### Source data:
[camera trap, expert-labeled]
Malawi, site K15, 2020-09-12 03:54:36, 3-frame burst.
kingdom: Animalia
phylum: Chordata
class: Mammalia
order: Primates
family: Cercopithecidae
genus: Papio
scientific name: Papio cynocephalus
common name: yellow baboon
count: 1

### Brief:
Your task is to give the records above again, exactly.

### Expected answer:
[camera trap, expert-labeled]
Malawi, site K15, 2020-09-12 03:54:36, 3-frame burst.
kingdom: Animalia
phylum: Chordata
class: Mammalia
order: Primates
family: Cercopithecidae
genus: Papio
scientific name: Papio cynocephalus
common name: yellow baboon
count: 1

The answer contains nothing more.